Mail Archives: djgpp/1994/08/25/16:57:46
> Forgive me a perhaps stupid question, but how can we expect stat() under
> DOS to know about TZ? For this to work, the OS itself should know about
> TZ and it should store files' timestamps in GMT, am I right here? If I am,
> then this can't be made right with DOS, which always works in *local time*.

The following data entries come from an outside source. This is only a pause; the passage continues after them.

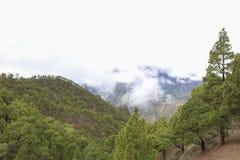 Floresta do pinho do verde de Santa Cruz de Tenerife imagens de stock royalty free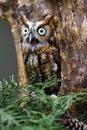 Eastern Screech-Owl Royalty Free Stock Photo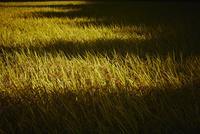 稲田に落ちる影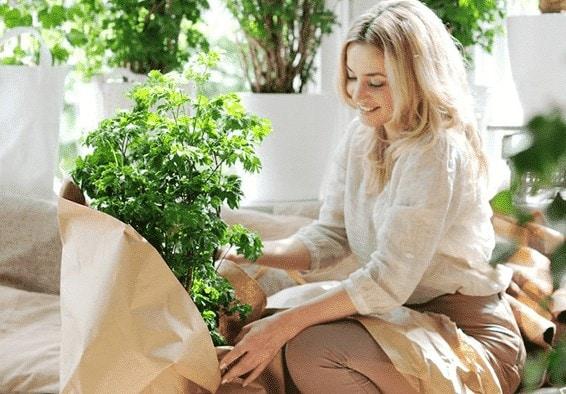 j aime mes plantes e1496573196269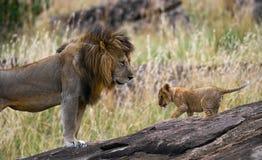 Grote mannelijke leeuw met welp Nationaal Park kenia tanzania Masai Mara serengeti stock foto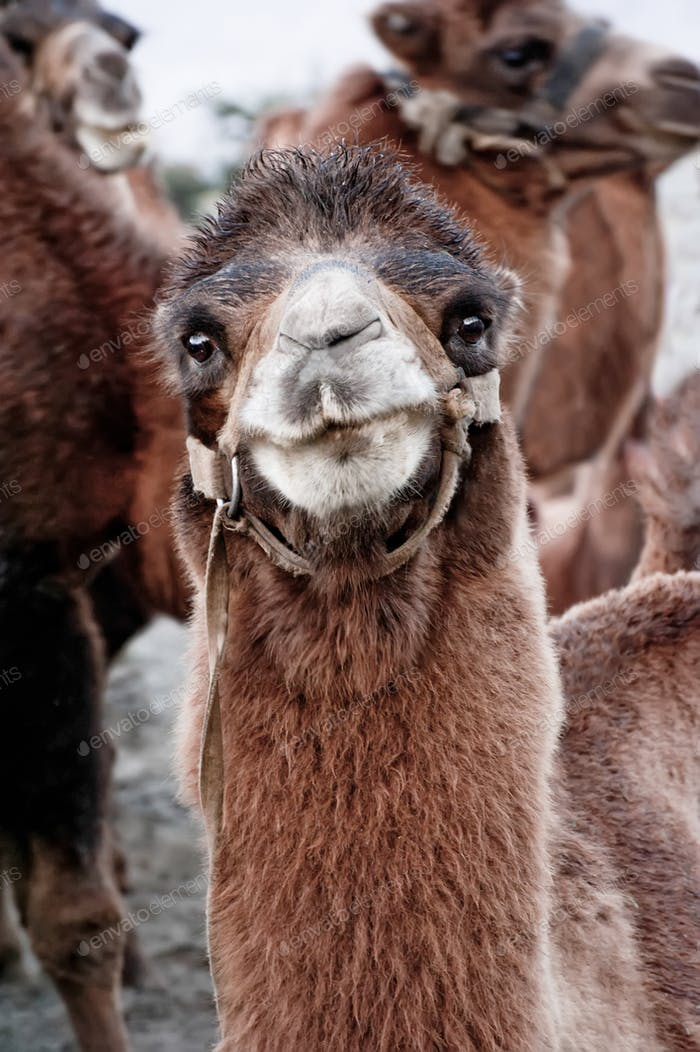 Close up funny camel face. Scenery with domestic animals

stat() is a library function, not an OS call. The OS only knows about
local time, as you correctly noted--in particular, the year, month, day,
hours, minutes and seconds (to the nearest even number); the year is an
offset from 1980.
stat(), on the other hand, returns Unix-style times--that is, absolute
seconds since 1 Jan 1970 *GMT*. Therefore stat() must know about time-
zones in order to convert between the local time of the actual DOS time-
stamp and the GMT stat() values (st_mtime, st_ctime, etc.). The obvious
way to do this is to call tzset(), etc., internally. Note that all DOS
and OS/2 compilers I've investigated, either personally or secondhand,
do handle this correctly, with the exception of djgpp--MSC, Borland, IBM,
emx+gcc, Watcom, etc.
> And while on this point, does anyone know where can I found the definition
> of how stat() should use TZ? Some POSIX paper, maybe? Any site which
> offers such a definition by anon ftp?
I would also be interested in such information.